Door te vereisen dat de adviesaanvragen met een termijn van vijf werkdagen van een “bijzondere” motivering worden voorzien, heeft de wetgever tot uiting gebracht dat hij wil dat alleen in uitzonderlijke gevallen verzocht wordt om mededeling van het advies binnen die uitzonderlijk korte termijn. De aanvrager moest daarom pertinente en voldoende concrete gegevens aanbrengen die het aannemelijk maakten dat de ontworpen regeling dermate spoedeisend was dat noodzakelijkerwijze een beroep moest worden gedaan op de procedure bedoeld in artikel 84, §1, eerste lid, 3°, van de wetten op de Raad van State (advies mede te delen binnen een termijn van vijf werkdagen) en waarom, op het ogenblik van de adviesaanvraag, geen beroep kon worden gedaan op de procedure bedoeld in artikel 84, §1, eerste lid, 2°, van die wetten (advies mede te delen binnen een termijn van dertig dagen).

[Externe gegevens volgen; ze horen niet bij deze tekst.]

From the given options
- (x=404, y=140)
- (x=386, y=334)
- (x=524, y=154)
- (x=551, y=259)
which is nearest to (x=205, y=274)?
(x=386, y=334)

In casu werd in de aangehaalde motiveringen gewezen op de noodzaak om snel sommige bijsturingen te kunnen doorvoeren die het mogelijk moeten maken om bepaalde mobiliteitshulpmiddelen in te zetten voor de gebruikers met een snel degeneratieve aandoening en om daartoe een aantal wijzigingen aan te brengen in de bijlagen 1 en 2 van het ministerieel besluit van 7 december 2018. Het ging om aanpassingen die noodzakelijk waren om verder uitvoering te geven aan de wijzigingen van diverse bepalingen van het besluit van de Vlaamse Regering van 30 november 2018 houdende de uitvoering van het decreet van 18 mei 2018 houdende de Vlaamse sociale bescherming, bij een besluit van de Vlaamse Regering dat in ontwerpvorm het voorwerp uitmaakte van het spoedadvies 65.590/1 van de Raad van State, afdeling Wetgeving, van 8 maart 2019. Het laatstgenoemde besluit was tot op heden evenwel niet bekendgemaakt. Het spoedeisende karakter van de voorliggende adviesaanvraag werd in essentie gemotiveerd zoals de spoedeisende adviesaanvraag 65.590/1 werd gemotiveerd. Er werden in die motiveringen evenwel geen specifieke en voldoende pertinente gegevens aangereikt die konden verantwoorden dat de maatregelen die in het ontwerp van ministerieel besluit waren vervat zodanig dringend tot stand moesten worden gebracht dat het onmogelijk was om de afdeling Wetgeving erover met toepassing van artikel 84, §1, eerste lid, 2°, van de gecoördineerde wetten op de Raad van State, om een advies binnen dertig dagen te verzoeken. Het herhalen van een motivering van het spoedeisende karakter van een adviesaanvraag over een nog bekend te maken besluit van de Vlaamse Regering dat autonoom kon worden toegepast, kon het ontbreken van een voldoende specifieke en pertinente motivering van het spoedeisende karakter van de voorliggende adviesaanvraag niet verhelpen. Uit wat voorafgaat volgde dat het spoedeisende karakter van de adviesaanvraag niet naar behoren was gemotiveerd en dat de adviesaanvraag daardoor niet ontvankelijk was.